The Employment Continuity Agreements may be amended or terminated by the Board of Directors at any time, provided that the agreements cannot be terminated or amended after the occurrence of a change in control, and provided further that the agreements cannot be terminated or amended in a manner that would adversely affect the rights of participants after the Board of Directors has knowledge of a potential change in control unless and until the Board of Directors has determined that such potential change in control will not be consummated and the Board of Directors does not have knowledge of any other potential change in control.

General

Each of the Severance Program and the Employment Continuity Agreements provides for severance benefits to be paid in a manner intended to comply with, or be exempt from, Section 409A of the Internal Revenue Code, including delaying certain benefits for a period of six months following termination if necessary. In addition, severance benefits are subject to reduction to avoid any excise tax on excess "parachute payments" under Section 280G of the Internal Revenue Code. All employees who accept benefits under the Severance Program or the Employment Continuity Agreements will be required to sign a release of claims and will be subject to certain covenants, including a one-year non-solicitation agreement.


The terms "cause," "good reason," "change in control" and "required base salary" are defined in the applicable program or agreements.

The foregoing description is only a summary and is qualified in its entirety by reference to the Severance Program and the Employment Continuity Agreements, copies of which are attached as Exhibits 99.1 and 99.2 hereto and incorporated herein by reference.



Item 9.01. Financial Statements and Exhibits.

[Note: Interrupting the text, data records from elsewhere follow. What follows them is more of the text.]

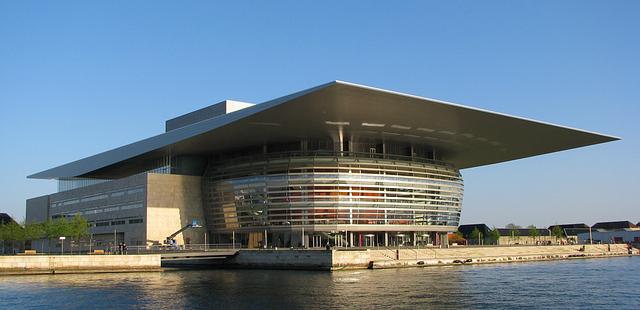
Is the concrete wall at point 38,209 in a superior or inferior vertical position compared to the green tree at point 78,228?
superior

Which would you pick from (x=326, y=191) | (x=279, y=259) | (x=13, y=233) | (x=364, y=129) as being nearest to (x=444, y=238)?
(x=326, y=191)

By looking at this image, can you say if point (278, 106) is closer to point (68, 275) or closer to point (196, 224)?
point (68, 275)

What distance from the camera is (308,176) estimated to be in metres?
62.5

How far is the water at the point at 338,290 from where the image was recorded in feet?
90.3

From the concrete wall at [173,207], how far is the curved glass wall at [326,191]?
75.2 inches

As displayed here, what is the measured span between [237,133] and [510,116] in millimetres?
23001

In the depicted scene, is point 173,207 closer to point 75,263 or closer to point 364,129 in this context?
point 75,263

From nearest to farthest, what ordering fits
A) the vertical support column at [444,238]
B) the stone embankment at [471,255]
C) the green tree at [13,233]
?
the stone embankment at [471,255]
the green tree at [13,233]
the vertical support column at [444,238]

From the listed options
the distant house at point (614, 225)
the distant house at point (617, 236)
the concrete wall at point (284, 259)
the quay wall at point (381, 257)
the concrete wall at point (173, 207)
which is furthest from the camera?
the distant house at point (614, 225)

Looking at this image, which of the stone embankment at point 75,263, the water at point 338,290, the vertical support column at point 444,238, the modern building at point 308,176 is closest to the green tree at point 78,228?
the modern building at point 308,176

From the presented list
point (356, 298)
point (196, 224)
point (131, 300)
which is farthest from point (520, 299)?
point (196, 224)

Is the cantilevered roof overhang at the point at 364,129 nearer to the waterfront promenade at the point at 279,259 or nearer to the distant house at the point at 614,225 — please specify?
the waterfront promenade at the point at 279,259

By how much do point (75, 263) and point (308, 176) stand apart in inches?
904

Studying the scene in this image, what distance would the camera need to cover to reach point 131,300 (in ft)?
96.8
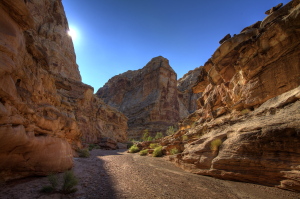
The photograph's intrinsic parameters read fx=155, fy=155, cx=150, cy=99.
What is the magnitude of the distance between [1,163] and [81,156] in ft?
31.1

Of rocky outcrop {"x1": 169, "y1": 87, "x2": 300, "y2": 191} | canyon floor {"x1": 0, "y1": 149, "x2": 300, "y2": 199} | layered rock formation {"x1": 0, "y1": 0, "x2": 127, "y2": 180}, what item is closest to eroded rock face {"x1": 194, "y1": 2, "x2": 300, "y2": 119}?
rocky outcrop {"x1": 169, "y1": 87, "x2": 300, "y2": 191}

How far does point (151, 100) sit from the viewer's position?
62125 mm

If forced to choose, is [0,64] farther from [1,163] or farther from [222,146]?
[222,146]

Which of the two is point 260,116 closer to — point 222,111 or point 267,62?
point 267,62

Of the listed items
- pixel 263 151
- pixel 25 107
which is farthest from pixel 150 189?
pixel 25 107

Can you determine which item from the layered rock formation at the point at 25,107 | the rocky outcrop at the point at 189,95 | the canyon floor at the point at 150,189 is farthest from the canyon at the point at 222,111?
the rocky outcrop at the point at 189,95

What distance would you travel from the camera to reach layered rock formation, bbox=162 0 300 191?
571 centimetres

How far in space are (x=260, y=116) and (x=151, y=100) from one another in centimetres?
5436

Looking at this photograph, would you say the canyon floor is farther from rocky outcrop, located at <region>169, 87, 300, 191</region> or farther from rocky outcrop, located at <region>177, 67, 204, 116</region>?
rocky outcrop, located at <region>177, 67, 204, 116</region>

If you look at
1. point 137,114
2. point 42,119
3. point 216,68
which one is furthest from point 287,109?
point 137,114

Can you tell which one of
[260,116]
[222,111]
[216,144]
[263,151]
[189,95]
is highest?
[189,95]

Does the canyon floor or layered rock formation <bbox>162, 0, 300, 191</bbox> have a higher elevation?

Exhibit No.    Description
99.1           Bassett Furniture Industries, Inc. Severance Program for Officers and
               Management Employees

99.2           Employment Continuity Agreement, dated January 22, 2009 between
               Registrant and Robert H. Spilman, Jr., together with a schedule setting
               forth the material details in which the Employment Continuity Agreements
               between Registrant and its executive officers differ from each other.